Nosotros quedamos últimos por no figurar en la lista, y así pudimos ver desde nuestro sillón como todos pasaban, excepto un rumano bien vestido a quien dejaron para el final. Comenzó entonces una discusión con el conserje. Aunque no entendíamos todo cuanto se decían, sí captábamos palabras sueltas que nos permitían comprender la esencia de la discusión. El hotelero no quería alojar al rumano porque éste –a diferencia de los turistas- no pagaba con dólares, sino con moneda rumana. Así pues, “no room” para él. La discusión subió de tono, y empezó a oírse con frecuencia la palabra “milizia”. En efecto, el conserje hizo un llamado telefónico, y a los dos minutos apareció un pelotón de la “milizia” compuesto por cuatro soldados y un capitán.

Datos mostrados =
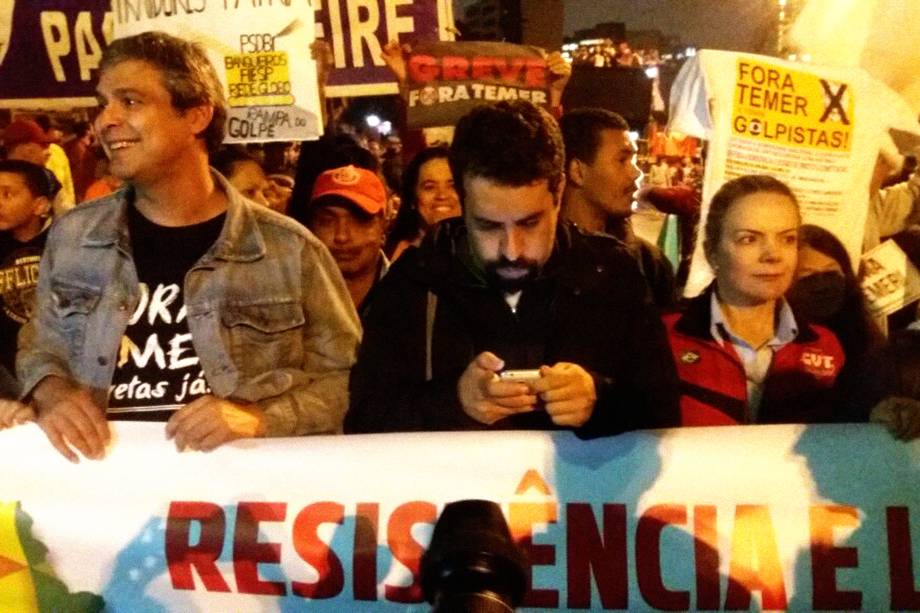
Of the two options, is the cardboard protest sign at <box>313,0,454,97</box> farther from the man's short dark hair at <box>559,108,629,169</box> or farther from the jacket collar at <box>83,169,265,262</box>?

Conjunto de tareas =
[a] Imprime el fragmento del texto sobre el hotel que empieza en "Nosotros quedamos últimos" y termina en "y un capitán.".
[b] Según el texto sobre el hotel, ¿por qué el hotelero no quería alojar al rumano?
Los datos de arriba son un material aparte del texto.

Respuestas finales =
[a]
Nosotros quedamos últimos por no figurar en la lista, y así pudimos ver desde nuestro sillón como todos pasaban, excepto un rumano bien vestido a quien dejaron para el final. Comenzó entonces una discusión con el conserje. Aunque no entendíamos todo cuanto se decían, sí captábamos palabras sueltas que nos permitían comprender la esencia de la discusión. El hotelero no quería alojar al rumano porque éste –a diferencia de los turistas- no pagaba con dólares, sino con moneda rumana. Así pues, “no room” para él. La discusión subió de tono, y empezó a oírse con frecuencia la palabra “milizia”. En efecto, el conserje hizo un llamado telefónico, y a los dos minutos apareció un pelotón de la “milizia” compuesto por cuatro soldados y un capitán.

[b] Porque no pagaba con dólares, sino con moneda rumana.